La giurisprudenza di questa Corte ha peraltro precisato che un difetto di omogeneità, in violazione dell’art. 77, secondo comma, Cost., si determina solo quando le disposizioni aggiunte in sede di conversione siano totalmente «estranee» o addirittura «intruse», cioè tali da interrompere ogni correlazione tra il decreto-legge e la legge di conversione (sentenza n. 251 del 2014). Si è, inoltre, affermato che solo la palese «estraneità delle norme impugnate rispetto all’oggetto e alle finalità del decreto-legge» (sentenza n. 22 del 2012) oppure la «evidente o manifesta mancanza di ogni nesso di interrelazione tra le disposizioni incorporate nella legge di conversione e quelle dell’originario decreto-legge» (sentenza n. 154 del 2015) possono inficiare di per sé la legittimità costituzionale della norma introdotta con la legge di conversione (sentenza n. 181 del 2019).

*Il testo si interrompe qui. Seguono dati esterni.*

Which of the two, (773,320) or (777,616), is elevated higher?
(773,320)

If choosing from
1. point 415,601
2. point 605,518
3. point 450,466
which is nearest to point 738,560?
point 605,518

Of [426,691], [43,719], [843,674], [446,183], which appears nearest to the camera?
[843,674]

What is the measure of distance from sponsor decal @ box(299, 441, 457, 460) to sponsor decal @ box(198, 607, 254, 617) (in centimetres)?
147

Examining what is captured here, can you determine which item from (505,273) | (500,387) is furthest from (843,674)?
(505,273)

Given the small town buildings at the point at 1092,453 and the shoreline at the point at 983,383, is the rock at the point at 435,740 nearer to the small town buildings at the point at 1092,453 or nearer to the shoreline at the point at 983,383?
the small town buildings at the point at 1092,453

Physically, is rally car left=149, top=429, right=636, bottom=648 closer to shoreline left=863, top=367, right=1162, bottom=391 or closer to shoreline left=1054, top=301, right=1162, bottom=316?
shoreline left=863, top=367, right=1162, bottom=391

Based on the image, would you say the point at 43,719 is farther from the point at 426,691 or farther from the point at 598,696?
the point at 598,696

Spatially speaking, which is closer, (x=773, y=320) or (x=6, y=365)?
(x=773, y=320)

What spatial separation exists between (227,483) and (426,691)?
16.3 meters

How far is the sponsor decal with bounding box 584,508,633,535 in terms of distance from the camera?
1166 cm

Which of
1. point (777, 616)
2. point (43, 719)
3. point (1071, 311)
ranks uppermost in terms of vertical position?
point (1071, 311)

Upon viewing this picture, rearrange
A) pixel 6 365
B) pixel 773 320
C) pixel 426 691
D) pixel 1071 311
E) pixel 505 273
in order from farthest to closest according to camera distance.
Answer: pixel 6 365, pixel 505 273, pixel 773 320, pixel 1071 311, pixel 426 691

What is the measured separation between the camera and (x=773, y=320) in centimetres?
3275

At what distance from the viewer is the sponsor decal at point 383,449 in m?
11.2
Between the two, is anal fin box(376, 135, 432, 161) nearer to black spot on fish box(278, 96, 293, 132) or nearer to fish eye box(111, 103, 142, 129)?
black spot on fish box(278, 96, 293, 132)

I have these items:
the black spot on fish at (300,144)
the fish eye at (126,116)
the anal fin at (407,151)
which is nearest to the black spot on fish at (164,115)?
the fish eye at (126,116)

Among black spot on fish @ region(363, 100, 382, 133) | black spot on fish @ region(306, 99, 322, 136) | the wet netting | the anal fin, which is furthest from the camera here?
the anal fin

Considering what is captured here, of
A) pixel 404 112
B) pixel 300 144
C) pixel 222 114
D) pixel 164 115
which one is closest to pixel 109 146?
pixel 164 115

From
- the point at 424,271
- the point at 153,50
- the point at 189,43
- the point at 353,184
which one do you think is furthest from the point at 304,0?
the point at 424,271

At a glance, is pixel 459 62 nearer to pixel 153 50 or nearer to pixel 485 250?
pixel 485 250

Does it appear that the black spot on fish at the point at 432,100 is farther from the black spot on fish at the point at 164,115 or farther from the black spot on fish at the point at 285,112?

Ancora, si è chiarito che la coerenza delle disposizioni aggiunte in sede di conversione con la disciplina originaria può essere valutata sia dal punto di vista oggettivo o materiale, sia dal punto di vista funzionale e finalistico (sentenza n. 32 del 2014).

4.2.– In base a questi criteri di valutazione, non vi sono elementi sufficienti per sostenere la palese estraneità, o addirittura il carattere intruso, della disposizione censurata, e nemmeno per ritenere che in essa manchi qualsiasi nesso di interrelazione con il contenuto dell’originario decreto-legge.

Relativa alla stessa «materia», il trasporto, sul quale incide l’atto con forza di legge da convertire, tale disposizione, come già ricordato, prevede un intervento a favore delle imprese di autotrasporto (in particolare dei vettori finali, nell’ambito del trasporto di merci su strada), e perciò condivide con il decreto-legge originario la “comune natura” (sentenza n. 251 del 2014) di misura finalizzata alla risoluzione di una situazione di crisi.

Sia dal punto di vista oggettivo o materiale, sia dal punto di vista funzionale e finalistico, deve essere perciò esclusa l’evidente o manifesta mancanza di ogni e qualunque nesso di interrelazione tra le disposizioni incorporate nella legge di conversione e quelle dell’originario decreto-legge.

per questi motivi

LA CORTE COSTITUZIONALE

riuniti i giudizi,

dichiara non fondata la questione di legittimità costituzionale dell’art. 1-bis, comma 2, lettera e), del decreto-legge 6 luglio 2010, n. 103 (Disposizioni urgenti per assicurare la regolarità del servizio pubblico di trasporto marittimo ed il sostegno della produttività nel settore dei trasporti), convertito, con modificazioni, nella legge 4 agosto 2010, n. 127, nella parte in cui inserisce l’art. 7-ter del decreto legislativo 21 novembre 2005, n. 286 (Disposizioni per il riassetto normativo in materia di liberalizzazione regolata dell’esercizio dell’attività di autotrasportatore), sollevata, in riferimento all’art. 77, secondo comma, della Costituzione, dal Giudice onorario di pace di Nocera Inferiore e dal Tribunale ordinario di Pesaro con le ordinanze indicate in epigrafe.

Così deciso in Roma, nella sede della Corte costituzionale, Palazzo della Consulta, il 25 settembre 2019.

F.to:

Giorgio LATTANZI, Presidente

Nicolò ZANON, Redattore

Roberto MILANA, Cancelliere

Depositata in Cancelleria il 29 ottobre 2019.